Despite wholesale electricity prices having fallen by more than 50% in the past year, prices for households have not budged and remain sky high. Prices have plunged for energy suppliers, but their customers continue to face extortionate bills. A constituent recently contacted me. Her recent electricity bill was over €620. She earns less than €250 per week. In her own words:

I’m just keeping my head above water. I need some help. Please help me. I just can’t do it any more.

Another constituent recently contacted me after being hit with an electricity bill of €1,100. These are eye-watering prices. What should not be tolerated as workers and families struggle, is that eye-watering profits are made by these companies, but this Government is happy to protect the windfall profits that energy companies have made. We know that the Minister, Deputy Donohoe, opposed taxing the windfall profits of the energy sector for several months. The Government only made a U-turn when forced to do so and embarrassed into doing so by the European Commission.
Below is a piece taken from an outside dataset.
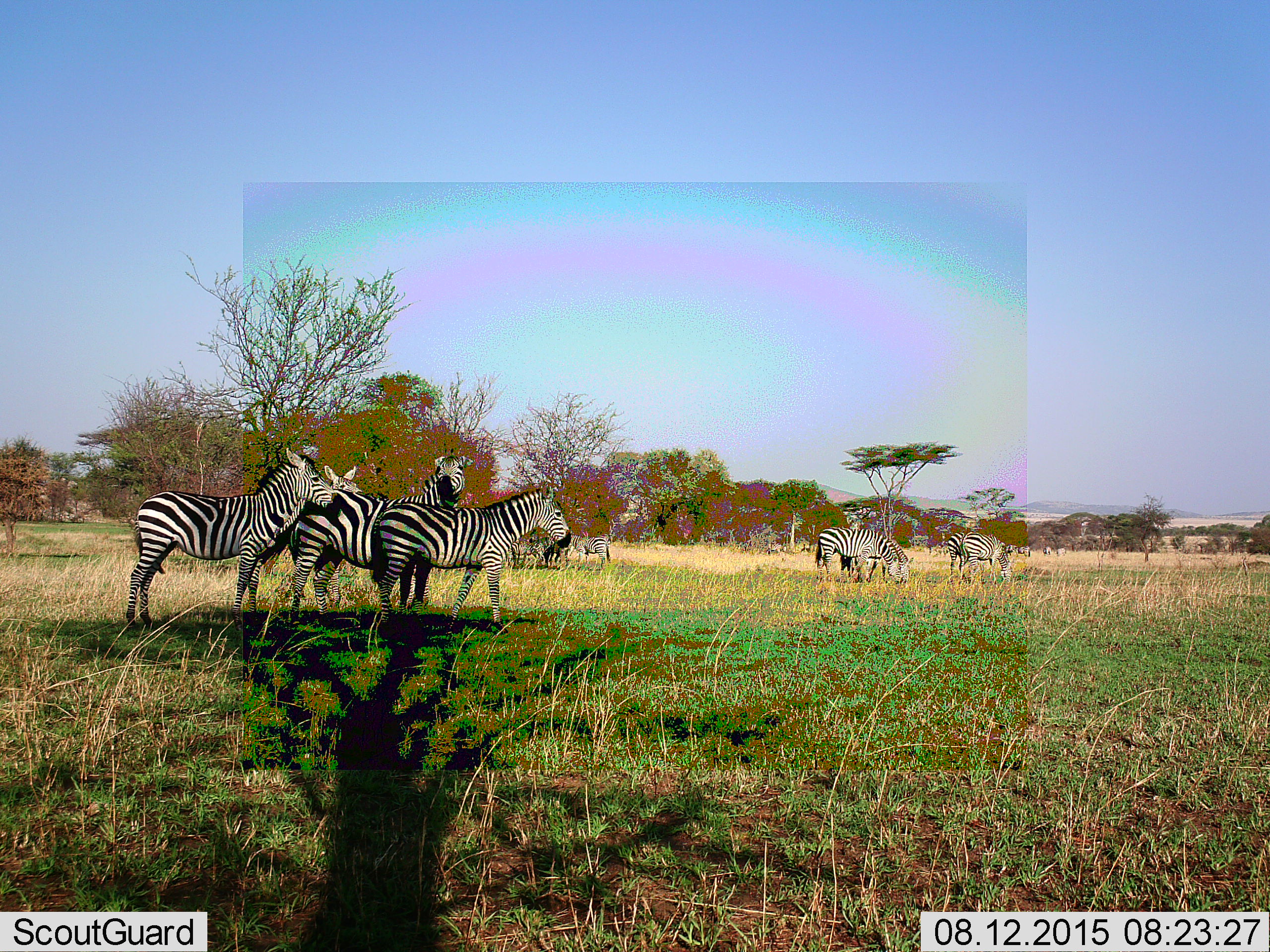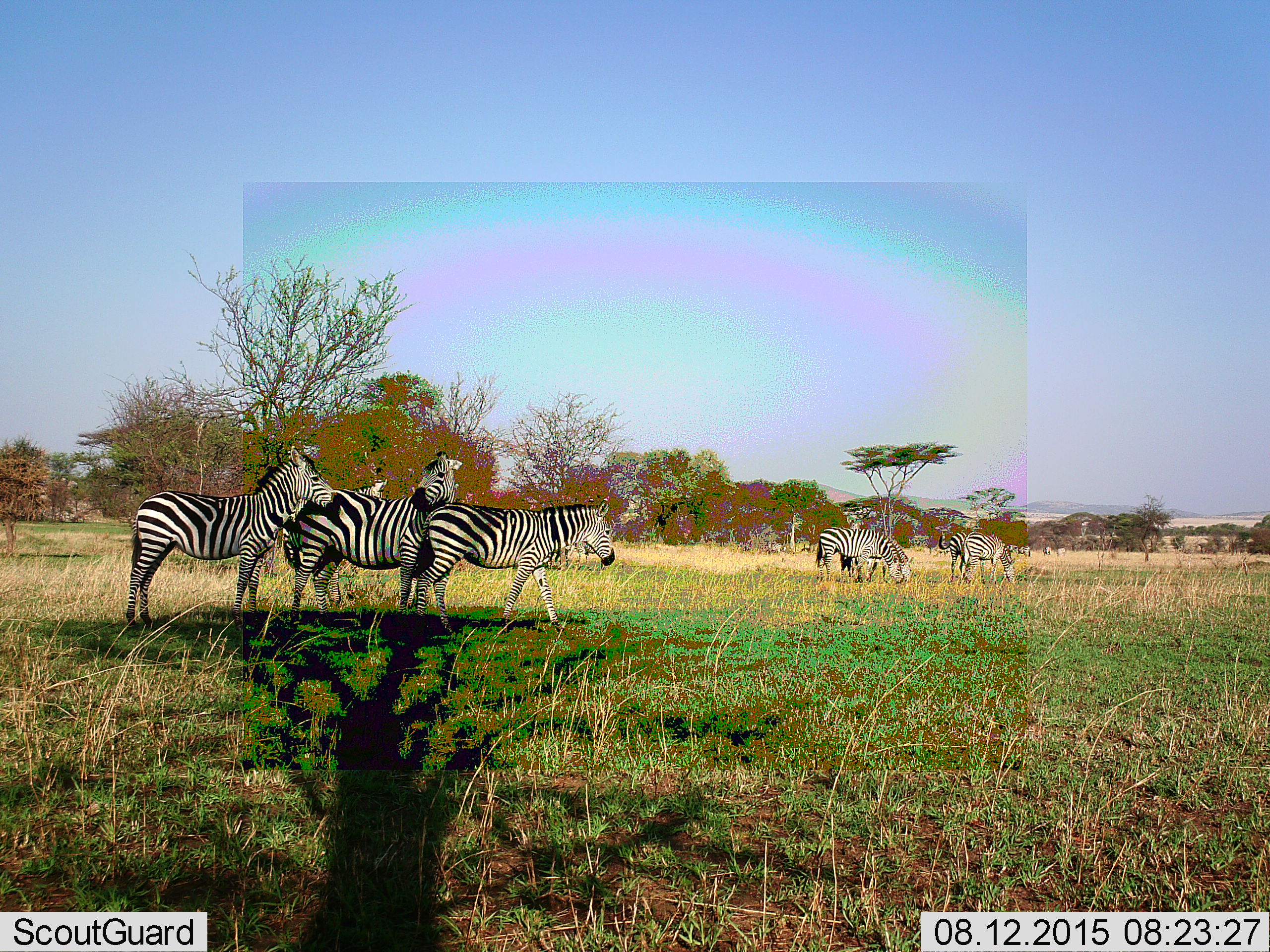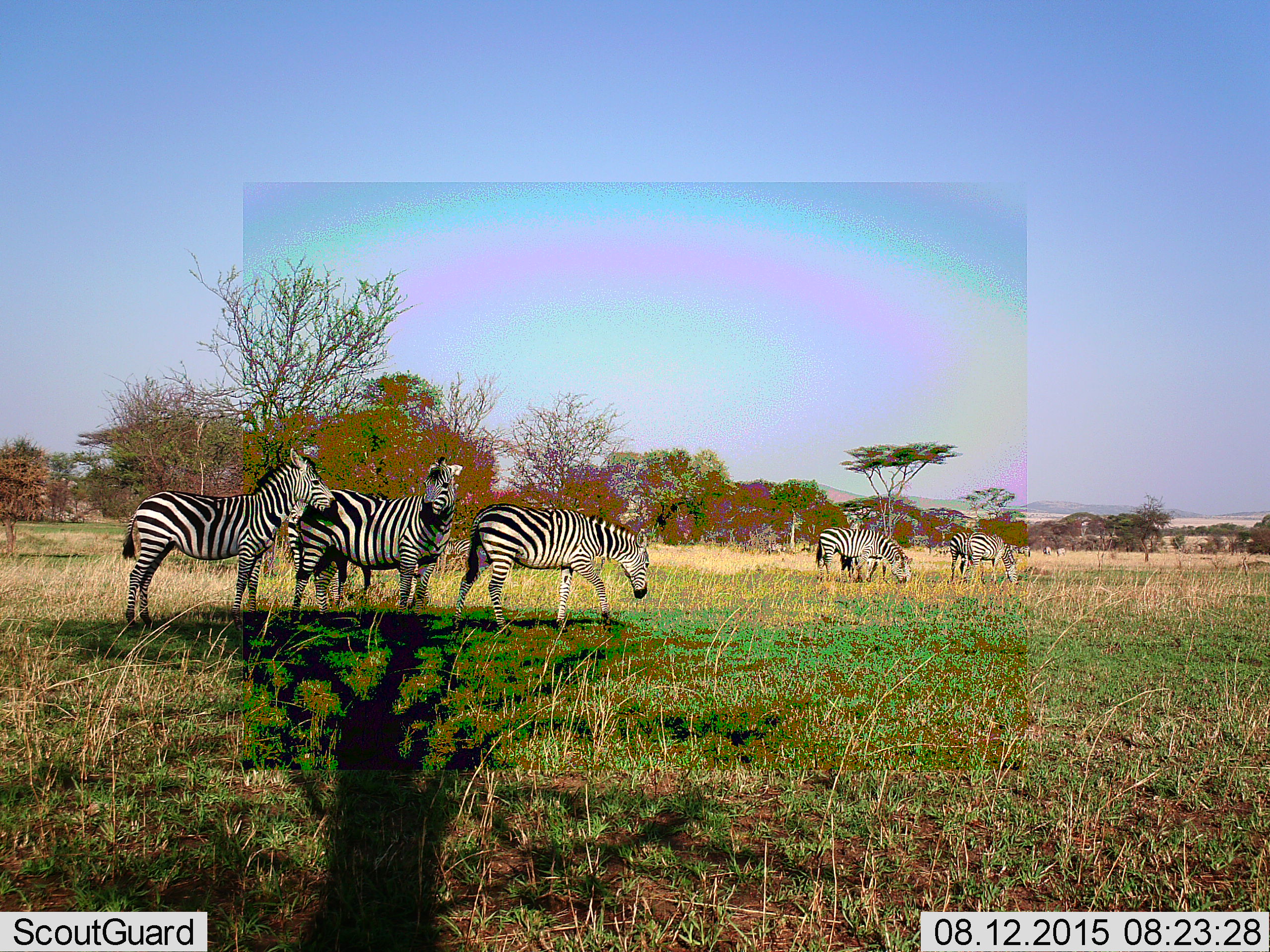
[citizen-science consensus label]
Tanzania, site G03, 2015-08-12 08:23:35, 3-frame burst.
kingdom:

One element of the Government’s proposed tax on windfall profits, the cap on market revenues, will leave the windfall profits made by non-gas electricity generators untouched for all of 2022, bar December. This is despite the fact that the bulk of windfall profits were made in that period. In April, a representative of the European Commission told the Committee on Environment and Climate Action that there is nothing stopping this Government from taxing the windfall profits of energy companies made before December, as has been done in Austria, France and Belgium. As households suffer from extortionate bills, this Government has decided to leave those obscene profits untouched.
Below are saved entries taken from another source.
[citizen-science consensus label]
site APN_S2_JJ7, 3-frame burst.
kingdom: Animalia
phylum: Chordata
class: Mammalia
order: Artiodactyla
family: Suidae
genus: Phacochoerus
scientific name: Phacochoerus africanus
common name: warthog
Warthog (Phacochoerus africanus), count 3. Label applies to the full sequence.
Not only has this Government been weak on tackling the windfall profits of energy companies, it has refused to tackle high energy prices. Recent data, published by the Austrian and Hungarian regulators, found that Irish electricity prices were the highest in Europe; 72% higher than the EU average. This is shocking and unacceptable. Despite repeated calls from Sinn Féin, this Government has refused to reduce electricity prices. It has refused, point blank, to act when Irish householders are paying the price.

In Germany the price of electricity has been reduced and capped from January of this year to April 2024. In the Netherlands, the price of electricity has been reduced and capped for all of 2023. In Austria, the price of electricity has been reduced and capped from January of this year to June 2024. A similar electricity price cap has been introduced in France, Poland and elsewhere. I could go on. Citizens in these member states have been provided with certainty and relief. Irish citizens have been denied such protection and instead fed disinformation from the Government.

Reducing and capping electricity prices is the right thing to do, which is why it is being done in state after state right across Europe. As wholesale prices fall, reducing and capping electricity prices can ensure that energy companies are unable to profiteer at the expense of struggling households. This can be done on a temporary basis monitored by the regulator while it is in place. However, the Government has refused to act. It has refused to follow the example of Germany, the Netherlands, Austria and many other European partners, just as it refused to tackle the windfall profits enjoyed by these companies. It is time to change that. That is why our motion proposes the introduction of a windfall tax that captures the profit made right through 2022, for electricity prices to be capped and to be reduced, to reverse the recent hike in carbon tax and to give the regulator new powers to address standing charges and address possible price gouging in the sector.